I dropped the controller and it landed face down. Link accidentally sprung back into action, and he and his horse swayed gently on the spot, breathing when I could not.
A small crease formed between Mom's eyebrows. "Yes, summer school. You need to get a good refresher before you can jump right into your junior year."
This was not… No. DOES NOT COMPUTE.
"But I look like I'm twenty!" I wailed. Perhaps my freakish shape-shifter genes could save me.
Mom was not to be shaken. "But your records state that you're sixteen."
"I'll look like a total moron who's failed four times!"
"But you haven't, and your teachers know that, and that's really all that matters, sweetheart."
NO IT'S NOT. MOM'S WRONG. WRONG, WRONG, WRONG.
I clung onto whatever hope I could find.
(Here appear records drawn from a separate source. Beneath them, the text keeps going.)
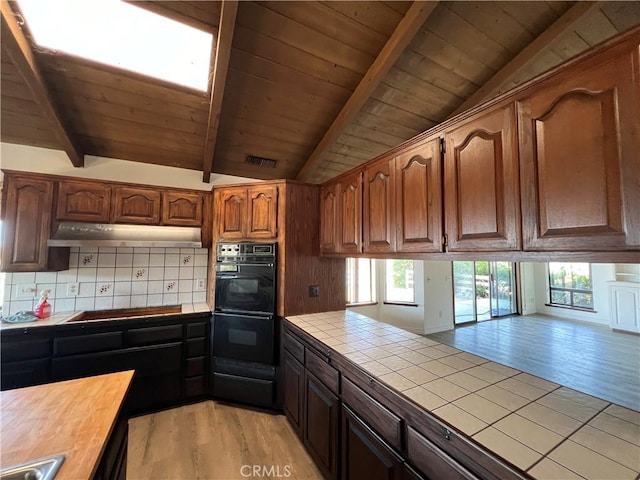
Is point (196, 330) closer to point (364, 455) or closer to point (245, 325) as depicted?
point (245, 325)

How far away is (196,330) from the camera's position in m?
2.70

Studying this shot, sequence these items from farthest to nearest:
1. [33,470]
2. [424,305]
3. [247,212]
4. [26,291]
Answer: [424,305] → [247,212] → [26,291] → [33,470]

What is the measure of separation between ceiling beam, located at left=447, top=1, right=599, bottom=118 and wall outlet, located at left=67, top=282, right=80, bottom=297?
14.2ft

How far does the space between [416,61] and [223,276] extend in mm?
2723

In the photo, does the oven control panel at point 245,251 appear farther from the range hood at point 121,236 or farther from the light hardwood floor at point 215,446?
the light hardwood floor at point 215,446

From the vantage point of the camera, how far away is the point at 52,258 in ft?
7.96

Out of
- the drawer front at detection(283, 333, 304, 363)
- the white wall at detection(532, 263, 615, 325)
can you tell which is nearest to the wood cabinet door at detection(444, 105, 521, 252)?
the drawer front at detection(283, 333, 304, 363)

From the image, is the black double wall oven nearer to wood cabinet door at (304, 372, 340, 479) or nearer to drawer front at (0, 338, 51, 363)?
wood cabinet door at (304, 372, 340, 479)

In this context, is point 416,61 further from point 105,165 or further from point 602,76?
point 105,165

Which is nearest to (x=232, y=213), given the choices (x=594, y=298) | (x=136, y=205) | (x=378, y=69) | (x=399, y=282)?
(x=136, y=205)

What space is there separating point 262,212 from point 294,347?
4.48 feet

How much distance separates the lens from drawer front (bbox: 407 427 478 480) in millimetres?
885

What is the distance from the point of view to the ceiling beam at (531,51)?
1.94 m

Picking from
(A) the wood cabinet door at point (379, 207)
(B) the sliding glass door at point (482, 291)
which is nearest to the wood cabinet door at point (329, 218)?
(A) the wood cabinet door at point (379, 207)
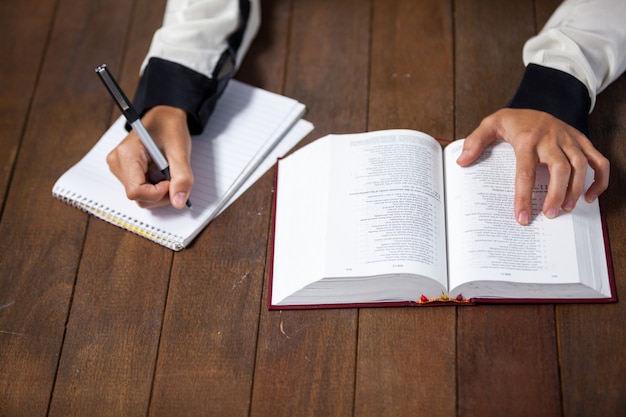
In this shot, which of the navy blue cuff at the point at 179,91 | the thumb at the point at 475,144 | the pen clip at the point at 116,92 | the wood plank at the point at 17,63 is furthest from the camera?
the wood plank at the point at 17,63

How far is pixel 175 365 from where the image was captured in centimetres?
104

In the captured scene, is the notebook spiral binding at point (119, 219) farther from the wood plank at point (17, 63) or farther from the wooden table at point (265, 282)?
the wood plank at point (17, 63)

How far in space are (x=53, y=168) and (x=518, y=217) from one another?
2.64 feet

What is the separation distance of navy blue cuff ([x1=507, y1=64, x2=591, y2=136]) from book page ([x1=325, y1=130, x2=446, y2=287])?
16 centimetres

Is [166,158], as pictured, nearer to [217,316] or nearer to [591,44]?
[217,316]

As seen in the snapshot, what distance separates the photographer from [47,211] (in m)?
1.20

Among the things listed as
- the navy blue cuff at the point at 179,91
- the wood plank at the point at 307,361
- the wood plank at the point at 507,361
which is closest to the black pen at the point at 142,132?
the navy blue cuff at the point at 179,91

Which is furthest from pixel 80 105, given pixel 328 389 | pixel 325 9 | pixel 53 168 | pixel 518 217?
pixel 518 217

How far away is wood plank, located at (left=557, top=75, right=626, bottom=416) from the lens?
3.15 feet

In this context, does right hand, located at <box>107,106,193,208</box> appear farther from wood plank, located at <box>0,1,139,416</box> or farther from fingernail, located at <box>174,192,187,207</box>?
wood plank, located at <box>0,1,139,416</box>

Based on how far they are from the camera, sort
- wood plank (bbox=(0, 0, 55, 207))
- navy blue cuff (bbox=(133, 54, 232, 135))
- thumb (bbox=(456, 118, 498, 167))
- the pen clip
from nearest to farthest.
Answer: the pen clip < thumb (bbox=(456, 118, 498, 167)) < navy blue cuff (bbox=(133, 54, 232, 135)) < wood plank (bbox=(0, 0, 55, 207))

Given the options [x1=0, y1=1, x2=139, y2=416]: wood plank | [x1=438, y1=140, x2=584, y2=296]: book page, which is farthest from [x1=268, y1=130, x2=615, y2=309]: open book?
[x1=0, y1=1, x2=139, y2=416]: wood plank

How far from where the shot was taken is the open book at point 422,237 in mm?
977

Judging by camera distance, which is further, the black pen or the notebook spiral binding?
the notebook spiral binding
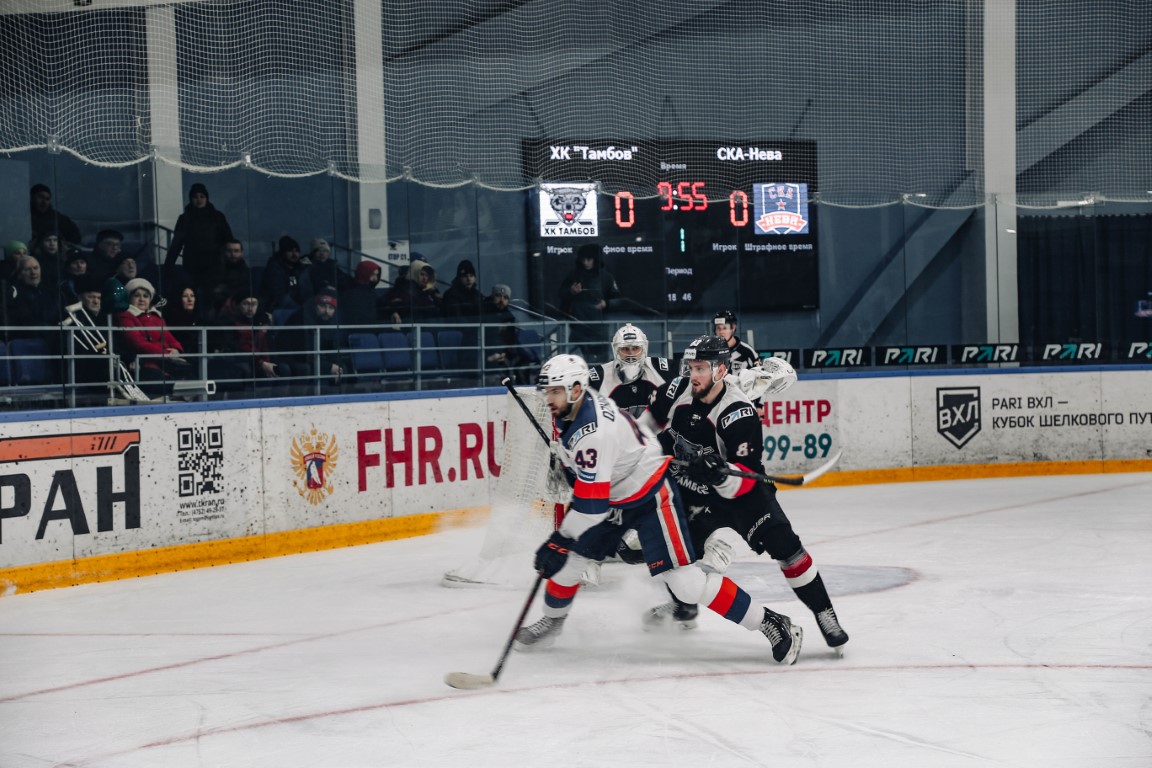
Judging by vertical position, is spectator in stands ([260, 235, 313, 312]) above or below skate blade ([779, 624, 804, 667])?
above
I whimpered, "But QTS doesn't even offer summer school."
She smiled sweetly. "But Forks High does."
And that was basically the end of it all. So whether I like it or not (and I'm definitely on the "or not" end of things here), I'm going to spend three days a week this summer crammed into some tiny desk at Forks High and looking like some stupid failure in remedial classes so that I'm not only caught up, but so that I can salvage my GPA which I basically trashed towards the end of sophomore year after leaning I had awesome wolf transforming skills.
I'm not against getting an education or anything. It's just…
If I choose to keep up this transforming thing, I can be a teenager forever. I can keep La Push safe by turning into a wolf and beating down any and all predators that come near. Isn't that enough of an occupation? I don't want to be a brainless idiot or anything, but I was sort of thinking that my school career was over. Really, I could almost handle returning to Quileute Tribal School for my last two years. It's the whole "school during the summer" thing that really cramps my style.
And now my arm's starting to feel funny, so I think I'm gonna stop for today.
But seriously, I am never hanging out in my own home again. It's hazardous to my health.